Размышления о тематических повторениях в книге, ее невнятности впоследствии подхватывают другие критики. В. Ходасевич, сделав важное уточнение о литературности новой книги стихов, также не увидел здесь нового этапа в творчестве поэта:
«Зеркало теней», не начиная в творчестве Валерия Брюсова какого-либо нового периода, является все же прекрасной и значительной книгой. С радостью видя, что поэт далеко не пережил еще расцвета своих поэтических сил, мы надеемся, что он исполнит обещание, которое дал недавно: «Время снова мне стать учеником!»299.
Тема вымученности книги, как и всего творческого процесса, становится центральной темой и в стихотворении А. Блока «Валерию Брюсову (При получении „Зеркала теней“)» (1912), которое также можно рассматривать как важный отклик на новую книгу мэтра. Создание стихов здесь представляется Блоку мучительным процессом: тяжесть жизненных впечатлений поэт должен пропустить через свою душу, в результате чего рождается понятная и легко воспринимаемая читателем «красота»300:
Что жизнь пытала, жгла, коверкала,
Здесь стало легкою мечтой,
И поле траурного зеркала
Прозрачной стынет красотой…301
Исследователи творчества Брюсова отметили в этом сборнике также по преимуществу разные тенденции.
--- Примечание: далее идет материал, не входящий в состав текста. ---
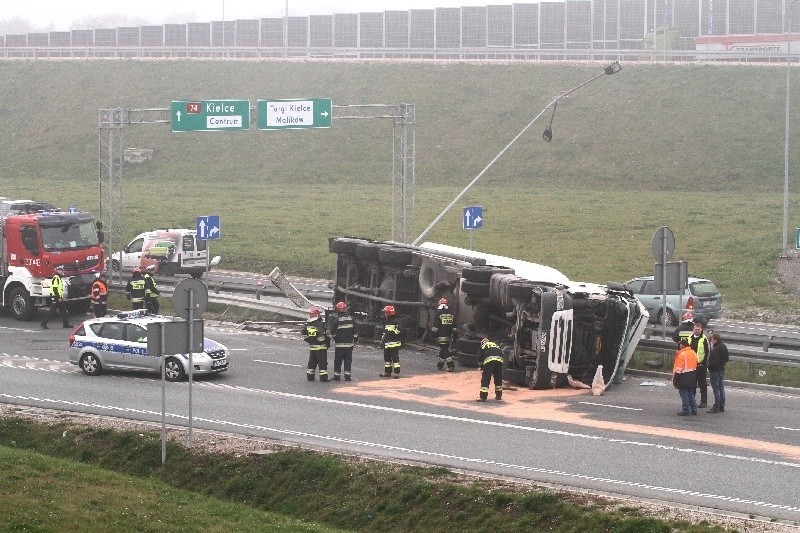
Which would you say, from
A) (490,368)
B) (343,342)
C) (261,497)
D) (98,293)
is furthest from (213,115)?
(261,497)

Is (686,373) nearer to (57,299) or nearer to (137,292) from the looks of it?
(137,292)

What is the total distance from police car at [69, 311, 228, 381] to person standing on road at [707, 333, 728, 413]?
996 centimetres

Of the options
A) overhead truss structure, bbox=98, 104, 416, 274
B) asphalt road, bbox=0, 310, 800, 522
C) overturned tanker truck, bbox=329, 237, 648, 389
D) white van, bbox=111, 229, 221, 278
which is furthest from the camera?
white van, bbox=111, 229, 221, 278

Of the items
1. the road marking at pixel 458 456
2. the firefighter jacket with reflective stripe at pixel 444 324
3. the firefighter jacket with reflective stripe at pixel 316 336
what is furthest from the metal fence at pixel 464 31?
the road marking at pixel 458 456

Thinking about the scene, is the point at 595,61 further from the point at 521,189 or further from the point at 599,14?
the point at 521,189

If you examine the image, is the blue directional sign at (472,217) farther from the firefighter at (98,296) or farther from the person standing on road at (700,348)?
the person standing on road at (700,348)

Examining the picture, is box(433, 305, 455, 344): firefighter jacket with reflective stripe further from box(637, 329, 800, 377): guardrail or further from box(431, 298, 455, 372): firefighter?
box(637, 329, 800, 377): guardrail

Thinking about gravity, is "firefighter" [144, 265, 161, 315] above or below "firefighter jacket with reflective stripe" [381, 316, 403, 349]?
above

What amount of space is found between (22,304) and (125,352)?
9363 millimetres

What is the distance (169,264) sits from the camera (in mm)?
42094

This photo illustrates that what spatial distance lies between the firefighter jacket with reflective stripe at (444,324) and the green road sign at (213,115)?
17532mm

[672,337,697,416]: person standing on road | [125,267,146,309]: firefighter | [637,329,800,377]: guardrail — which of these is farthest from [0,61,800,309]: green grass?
[672,337,697,416]: person standing on road

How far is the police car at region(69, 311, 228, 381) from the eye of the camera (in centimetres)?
2591

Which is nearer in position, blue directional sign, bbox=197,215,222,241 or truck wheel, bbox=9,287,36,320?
truck wheel, bbox=9,287,36,320
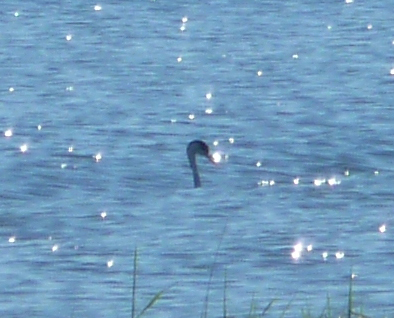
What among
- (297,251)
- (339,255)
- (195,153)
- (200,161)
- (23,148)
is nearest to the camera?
(339,255)

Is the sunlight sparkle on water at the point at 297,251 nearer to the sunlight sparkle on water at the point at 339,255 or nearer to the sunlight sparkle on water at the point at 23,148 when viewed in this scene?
the sunlight sparkle on water at the point at 339,255

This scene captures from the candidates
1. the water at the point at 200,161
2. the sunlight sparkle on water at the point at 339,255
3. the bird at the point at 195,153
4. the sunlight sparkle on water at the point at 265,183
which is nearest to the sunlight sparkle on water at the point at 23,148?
the water at the point at 200,161

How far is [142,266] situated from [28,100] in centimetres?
709

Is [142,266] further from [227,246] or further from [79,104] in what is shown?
[79,104]

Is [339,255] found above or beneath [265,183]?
beneath

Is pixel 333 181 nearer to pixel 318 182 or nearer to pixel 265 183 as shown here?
pixel 318 182

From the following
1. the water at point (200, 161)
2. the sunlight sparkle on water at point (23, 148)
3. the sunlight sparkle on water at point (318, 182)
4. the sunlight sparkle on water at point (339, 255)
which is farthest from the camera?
the sunlight sparkle on water at point (23, 148)

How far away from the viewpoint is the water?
11.5 m

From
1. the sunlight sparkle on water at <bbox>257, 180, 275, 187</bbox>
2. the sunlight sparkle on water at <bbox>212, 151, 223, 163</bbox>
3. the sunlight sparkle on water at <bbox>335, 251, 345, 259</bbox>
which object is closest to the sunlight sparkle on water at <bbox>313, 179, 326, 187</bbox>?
the sunlight sparkle on water at <bbox>257, 180, 275, 187</bbox>

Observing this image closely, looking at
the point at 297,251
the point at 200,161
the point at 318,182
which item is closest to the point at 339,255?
the point at 297,251

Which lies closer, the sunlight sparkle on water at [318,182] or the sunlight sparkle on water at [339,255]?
the sunlight sparkle on water at [339,255]

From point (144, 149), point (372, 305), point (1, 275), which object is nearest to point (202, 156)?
point (144, 149)

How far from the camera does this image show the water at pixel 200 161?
37.8 ft

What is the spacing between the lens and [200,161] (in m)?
16.1
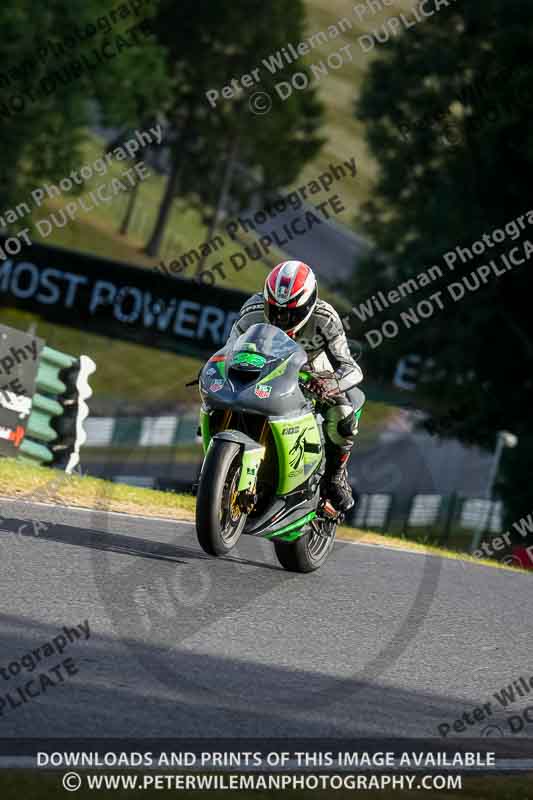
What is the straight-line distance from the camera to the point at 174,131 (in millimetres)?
64000

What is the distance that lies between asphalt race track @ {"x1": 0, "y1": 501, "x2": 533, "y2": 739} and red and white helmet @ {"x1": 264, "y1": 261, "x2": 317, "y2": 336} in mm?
1703

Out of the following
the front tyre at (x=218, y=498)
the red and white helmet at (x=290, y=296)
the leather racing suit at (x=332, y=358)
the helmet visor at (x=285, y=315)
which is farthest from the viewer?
the leather racing suit at (x=332, y=358)

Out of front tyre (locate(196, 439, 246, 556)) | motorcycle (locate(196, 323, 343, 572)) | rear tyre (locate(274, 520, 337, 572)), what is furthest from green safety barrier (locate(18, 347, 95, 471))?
front tyre (locate(196, 439, 246, 556))

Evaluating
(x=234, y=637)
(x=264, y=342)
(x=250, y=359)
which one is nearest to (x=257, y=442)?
(x=250, y=359)

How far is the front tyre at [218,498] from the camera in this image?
743 centimetres

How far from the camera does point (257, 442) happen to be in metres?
7.88

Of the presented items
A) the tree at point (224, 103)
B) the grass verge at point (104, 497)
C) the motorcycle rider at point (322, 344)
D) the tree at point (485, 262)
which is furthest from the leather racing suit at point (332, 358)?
the tree at point (224, 103)

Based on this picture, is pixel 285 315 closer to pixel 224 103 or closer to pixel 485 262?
pixel 485 262

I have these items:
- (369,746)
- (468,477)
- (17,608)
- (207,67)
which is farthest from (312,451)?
(207,67)

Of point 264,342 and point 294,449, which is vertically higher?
point 264,342

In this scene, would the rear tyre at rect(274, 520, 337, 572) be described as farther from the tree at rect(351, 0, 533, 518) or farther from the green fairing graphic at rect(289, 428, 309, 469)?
the tree at rect(351, 0, 533, 518)

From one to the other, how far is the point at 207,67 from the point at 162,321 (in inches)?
1482

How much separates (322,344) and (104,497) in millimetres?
3460

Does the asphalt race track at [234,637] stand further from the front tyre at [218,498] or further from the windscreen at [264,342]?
the windscreen at [264,342]
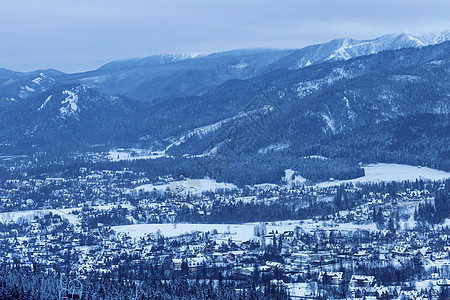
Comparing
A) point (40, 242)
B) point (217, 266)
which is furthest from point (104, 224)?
point (217, 266)

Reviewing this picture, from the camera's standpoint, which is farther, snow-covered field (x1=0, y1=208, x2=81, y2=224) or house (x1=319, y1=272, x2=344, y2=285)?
snow-covered field (x1=0, y1=208, x2=81, y2=224)

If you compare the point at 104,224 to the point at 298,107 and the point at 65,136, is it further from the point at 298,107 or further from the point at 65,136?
the point at 65,136

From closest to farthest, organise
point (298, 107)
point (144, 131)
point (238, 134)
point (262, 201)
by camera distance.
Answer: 1. point (262, 201)
2. point (238, 134)
3. point (298, 107)
4. point (144, 131)

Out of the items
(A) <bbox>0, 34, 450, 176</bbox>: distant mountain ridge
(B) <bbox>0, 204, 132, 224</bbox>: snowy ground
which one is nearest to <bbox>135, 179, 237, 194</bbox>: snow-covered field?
(B) <bbox>0, 204, 132, 224</bbox>: snowy ground

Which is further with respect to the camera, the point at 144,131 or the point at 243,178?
the point at 144,131

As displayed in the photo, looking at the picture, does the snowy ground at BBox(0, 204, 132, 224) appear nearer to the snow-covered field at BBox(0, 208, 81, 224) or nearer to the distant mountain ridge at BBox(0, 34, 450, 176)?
the snow-covered field at BBox(0, 208, 81, 224)

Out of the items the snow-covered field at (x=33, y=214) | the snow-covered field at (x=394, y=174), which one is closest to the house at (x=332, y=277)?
the snow-covered field at (x=33, y=214)

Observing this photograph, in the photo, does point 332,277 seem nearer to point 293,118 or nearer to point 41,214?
point 41,214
Так, М. Л. Гаспаров категорично называет «Зеркало теней» «несомненным самоповторением»302. Д. Е. Максимов подробно описывает композицию «Зеркала теней», отмечая, что среди четырнадцати разделов книги присутствуют постоянные брюсовские темы («Неизъяснимы наслажденья», «Под мертвой луною», «Страсти сны», «Жизни мгновения», «По торжищам», «Властительные тени»). Вместе с тем, по мнению ученого, в книге появляется и совершенно новая тематика, например размышления о родном крае в «эмпирически-описательных»303 разделах «Родные степи» и «На груди земной». Изображение городской стихии «насыщается бытовыми деталями, психологией» («По торжищам»); тема поэтического творчества приобретает менее риторический характер («Святое ремесло»).